Demonstrationen - Grundsatzurteile des Bundesverwaltungsgerichts Von AP-Korrespondentin Verena Schmitt
Berlin (AP) Das Bundesverwaltungsgericht hat den Forderungen nach schneller
Abschiebung von Teilnehmern der PKK-Krawalle einen Dämpfer versetzt.
Zwar
entschied es am Dienstag in Berlin, daß Funktionäre der
verbotenen kurdischen Arbeiterpartei als Organisatoren des Terrors in Deutschland
nicht auf Asyl oder
besonderen Abschiebeschutz pochen können. Bei einfachen PKK-Sympathisanten
wird die Sache hingegen komplizierter: Sie können bei Gefahr der politischen
Verfolgung durchaus Schutz vor Abschiebung genießen, auch wenn
sie an gewalttätigen Demonstrationen oder Blockaden teilgenommen haben.
Mit drei Grundsatzurteilen machten die Bundesrichter des 9. Senats ihre
Ankündigung wahr, differenziert über das Asylrecht im Grundgesetz
und den
Abschiebeschutz laut Ausländergesetz zu entscheiden. Nach dessen
Paragraph 51 genießen abgelehnte Asylbewerber Schutz vor Abschiebung,
wenn sie wegen
ihrer Aktivitäten in Deutschland von politischer Verfolgung bedroht
wären. Diesen Schutz verlieren sie nur, wenn sie «aus schwerwiegenden
Gründen eine Gefahr für
die Sicherheit der Bundesrepublik» darstellen.

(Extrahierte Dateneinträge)
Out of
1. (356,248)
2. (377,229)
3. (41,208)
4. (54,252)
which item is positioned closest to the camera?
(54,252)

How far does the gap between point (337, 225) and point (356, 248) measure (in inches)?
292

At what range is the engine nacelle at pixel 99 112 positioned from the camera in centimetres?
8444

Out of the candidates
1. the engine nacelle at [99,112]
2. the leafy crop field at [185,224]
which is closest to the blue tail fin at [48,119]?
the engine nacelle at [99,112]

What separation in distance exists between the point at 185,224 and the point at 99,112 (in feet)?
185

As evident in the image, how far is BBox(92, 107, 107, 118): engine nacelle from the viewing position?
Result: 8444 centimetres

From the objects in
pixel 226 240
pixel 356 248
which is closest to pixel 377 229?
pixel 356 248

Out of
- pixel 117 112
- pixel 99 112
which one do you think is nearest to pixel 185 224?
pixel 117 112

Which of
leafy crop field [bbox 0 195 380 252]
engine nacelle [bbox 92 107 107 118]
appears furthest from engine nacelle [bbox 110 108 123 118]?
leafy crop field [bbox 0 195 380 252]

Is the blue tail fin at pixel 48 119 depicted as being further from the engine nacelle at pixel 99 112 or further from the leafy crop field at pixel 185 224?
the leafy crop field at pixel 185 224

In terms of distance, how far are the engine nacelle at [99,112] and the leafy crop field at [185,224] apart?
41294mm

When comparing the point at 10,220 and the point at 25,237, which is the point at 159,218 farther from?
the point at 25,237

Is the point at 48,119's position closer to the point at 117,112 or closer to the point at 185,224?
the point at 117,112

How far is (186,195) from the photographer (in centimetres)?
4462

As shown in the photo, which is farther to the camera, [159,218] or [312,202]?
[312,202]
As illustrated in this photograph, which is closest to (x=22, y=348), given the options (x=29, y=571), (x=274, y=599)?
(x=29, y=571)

...

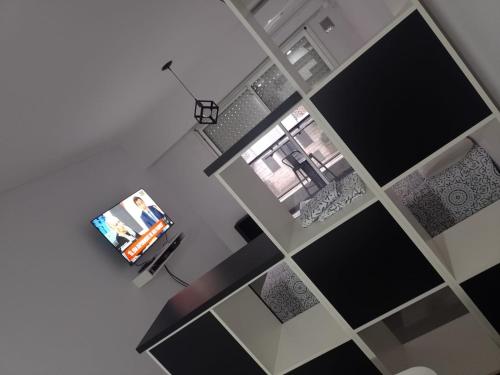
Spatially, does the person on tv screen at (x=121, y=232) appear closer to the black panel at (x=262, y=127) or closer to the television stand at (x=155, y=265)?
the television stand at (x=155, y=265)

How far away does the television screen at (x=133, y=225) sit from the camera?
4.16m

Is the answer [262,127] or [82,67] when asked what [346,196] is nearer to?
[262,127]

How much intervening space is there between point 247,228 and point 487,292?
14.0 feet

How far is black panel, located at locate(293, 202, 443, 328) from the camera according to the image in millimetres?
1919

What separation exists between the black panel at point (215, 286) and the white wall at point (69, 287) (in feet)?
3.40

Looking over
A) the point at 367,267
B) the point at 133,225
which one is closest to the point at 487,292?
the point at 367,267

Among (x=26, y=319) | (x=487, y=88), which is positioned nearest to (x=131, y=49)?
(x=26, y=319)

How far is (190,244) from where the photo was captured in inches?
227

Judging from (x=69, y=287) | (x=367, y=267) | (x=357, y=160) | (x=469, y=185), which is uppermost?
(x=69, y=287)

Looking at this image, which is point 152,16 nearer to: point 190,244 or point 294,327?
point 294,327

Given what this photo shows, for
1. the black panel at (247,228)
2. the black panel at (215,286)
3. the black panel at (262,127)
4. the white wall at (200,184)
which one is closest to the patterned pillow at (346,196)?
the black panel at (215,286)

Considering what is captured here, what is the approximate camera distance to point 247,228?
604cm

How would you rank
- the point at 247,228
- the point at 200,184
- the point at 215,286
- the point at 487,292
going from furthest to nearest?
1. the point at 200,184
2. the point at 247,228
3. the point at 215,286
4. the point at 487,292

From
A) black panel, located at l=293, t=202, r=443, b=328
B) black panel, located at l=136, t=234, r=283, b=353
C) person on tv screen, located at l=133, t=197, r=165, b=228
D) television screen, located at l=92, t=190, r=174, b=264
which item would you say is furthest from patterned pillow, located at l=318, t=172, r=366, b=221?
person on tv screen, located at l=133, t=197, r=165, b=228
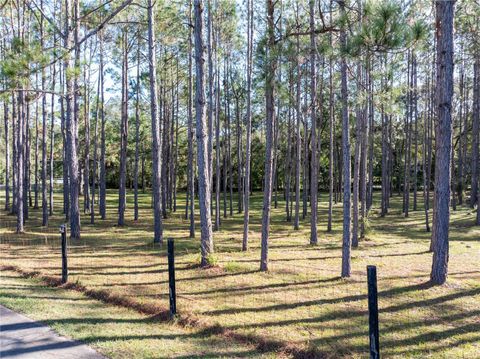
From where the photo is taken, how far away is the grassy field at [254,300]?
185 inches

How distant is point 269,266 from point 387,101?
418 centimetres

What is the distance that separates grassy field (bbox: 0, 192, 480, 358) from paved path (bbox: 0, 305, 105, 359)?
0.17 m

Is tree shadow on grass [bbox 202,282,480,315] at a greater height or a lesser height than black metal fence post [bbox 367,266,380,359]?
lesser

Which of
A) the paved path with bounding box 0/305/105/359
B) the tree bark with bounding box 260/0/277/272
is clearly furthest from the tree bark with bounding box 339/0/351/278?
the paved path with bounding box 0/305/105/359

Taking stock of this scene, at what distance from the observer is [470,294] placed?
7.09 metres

---

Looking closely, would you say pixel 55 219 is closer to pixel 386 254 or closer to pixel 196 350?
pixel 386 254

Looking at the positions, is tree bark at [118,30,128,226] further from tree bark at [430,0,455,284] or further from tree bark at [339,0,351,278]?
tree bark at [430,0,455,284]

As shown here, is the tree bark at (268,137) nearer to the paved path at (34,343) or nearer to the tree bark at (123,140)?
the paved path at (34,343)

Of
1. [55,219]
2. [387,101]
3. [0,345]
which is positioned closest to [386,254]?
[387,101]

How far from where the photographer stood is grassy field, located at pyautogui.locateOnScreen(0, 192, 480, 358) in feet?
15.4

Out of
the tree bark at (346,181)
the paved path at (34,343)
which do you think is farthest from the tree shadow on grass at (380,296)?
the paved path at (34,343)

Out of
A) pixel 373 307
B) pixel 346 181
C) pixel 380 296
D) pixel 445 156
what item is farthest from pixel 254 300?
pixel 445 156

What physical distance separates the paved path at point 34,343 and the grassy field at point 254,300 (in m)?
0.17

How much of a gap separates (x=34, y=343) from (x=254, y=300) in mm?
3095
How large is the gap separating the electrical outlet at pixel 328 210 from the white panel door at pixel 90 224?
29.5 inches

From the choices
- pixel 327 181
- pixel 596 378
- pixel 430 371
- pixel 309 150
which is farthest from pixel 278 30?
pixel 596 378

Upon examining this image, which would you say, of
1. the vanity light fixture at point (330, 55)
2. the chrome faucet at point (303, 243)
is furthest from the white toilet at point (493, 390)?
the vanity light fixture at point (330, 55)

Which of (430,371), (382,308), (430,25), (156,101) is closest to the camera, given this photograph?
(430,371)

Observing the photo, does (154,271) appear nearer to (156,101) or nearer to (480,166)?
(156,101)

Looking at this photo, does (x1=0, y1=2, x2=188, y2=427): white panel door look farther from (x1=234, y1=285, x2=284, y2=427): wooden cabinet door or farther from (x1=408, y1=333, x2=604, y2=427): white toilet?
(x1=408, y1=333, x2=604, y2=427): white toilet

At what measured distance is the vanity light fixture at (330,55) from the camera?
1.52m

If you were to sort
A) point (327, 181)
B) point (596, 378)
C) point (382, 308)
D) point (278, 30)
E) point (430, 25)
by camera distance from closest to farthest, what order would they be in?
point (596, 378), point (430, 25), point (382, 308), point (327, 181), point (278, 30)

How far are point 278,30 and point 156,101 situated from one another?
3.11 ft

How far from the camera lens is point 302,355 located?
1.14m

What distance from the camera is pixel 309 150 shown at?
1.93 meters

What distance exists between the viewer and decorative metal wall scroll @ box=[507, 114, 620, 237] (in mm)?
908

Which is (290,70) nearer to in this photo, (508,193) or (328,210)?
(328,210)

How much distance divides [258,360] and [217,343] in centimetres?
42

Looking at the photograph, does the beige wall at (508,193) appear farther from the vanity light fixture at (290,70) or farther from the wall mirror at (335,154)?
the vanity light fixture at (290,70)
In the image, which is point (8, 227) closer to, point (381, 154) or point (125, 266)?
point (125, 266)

→ Aufgabe 1
Prüfe, ob die folgenden Aussagen mit dem Bericht über die PKK-Urteile übereinstimmen, und belege jede Antwort mit „ja“ oder „nein“ sowie dem entscheidenden Wortlaut des Berichts als genauem Zitat. (a) Funktionäre der PKK können als Organisatoren des Terrors auf Asyl pochen. (b) Die drei Grundsatzurteile stammen von den Bundesrichtern des 9. Senats. (c) Abgelehnte Asylbewerber verlieren den Schutz nach Paragraph 51 nur, wenn sie aus schwerwiegenden Gründen eine Gefahr für die Sicherheit der Bundesrepublik darstellen.
→ Aufgabe 2
Führe den Bericht über die PKK-Urteile nach seinem letzten Satz fort.
Die Datensätze stammen aus einer anderen Quelle als der Text.

→ Erwartete Antwort 1
(a) Nein: „Funktionäre der verbotenen kurdischen Arbeiterpartei als Organisatoren des Terrors in Deutschland nicht auf Asyl oder besonderen Abschiebeschutz pochen können“
(b) Ja: „Mit drei Grundsatzurteilen machten die Bundesrichter des 9. Senats ihre Ankündigung wahr“
(c) Ja: „Diesen Schutz verlieren sie nur, wenn sie «aus schwerwiegenden Gründen eine Gefahr für die Sicherheit der Bundesrepublik» darstellen.“

→ Erwartete Antwort 2
Daß ein als Terrorist verurteilter PKK-Kader, der unter anderem
«Parteihaft» brutal gegen abtrünnige Mitglieder durchsetzte,
in Deutschland keinen besonderen
Schutz vor politischer Verfolgung beanspruchen kann, daran ließen
die Bundesrichter keinen Zweifel. Dagegen spreche schon der «Terrorismusvorbehalt»,
wie ihn
das Bundesverfassungsgericht formuliert hat: Wer in Deutschland nicht
Schutz sucht, sondern nur einen sicheren Raum für seine terroristische
Aktivität braucht, der
kann kein Asyl bekommen.
Spannender, so sahen es auch die Prozeßbeobachter von Amnesty
International und dem UN-Flüchtlingskommissariat, war der Fall eines
«kleinen Rädchens» in der
PKK-Struktur: eines Spendeneintreibers. Aber auch bei ihm sahen die
Bundesrichter eine solche Bedeutung für die insgesamt als terroristisch
bewertete
Kurdenpartei, daß sie ihn als Gefahr für die innere Sicherheit
einstuften und besonderen Schutz verwehrten. «Ohne die Mitwirkung
dieser Funktionärsschicht wären
die Aktivitäten der PKK nicht möglich», erklärte
der Vorsitzende Richter Friedrich Seebass.
Grenzen der Sicherheitsinteressen
Im dritten Fall, der Bedeutung für Tausende Teilnehmer an den Kurdenkrawallen
haben könnte, machte das Gericht hingegen klar, wo die Sicherheitsinteressen
der
Bundesrepublik enden. Es gewährte Abschiebeschutz für einen
Kurden aus Süddeutschland, obwohl er regelmäßig für
die PKK gespendet und auch an illegalen
Aktionen teilgenommen hatte. Dazu zählte eine Demonstration mit
Steinwürfen vor einem Konsulat und eine Straßenblockade.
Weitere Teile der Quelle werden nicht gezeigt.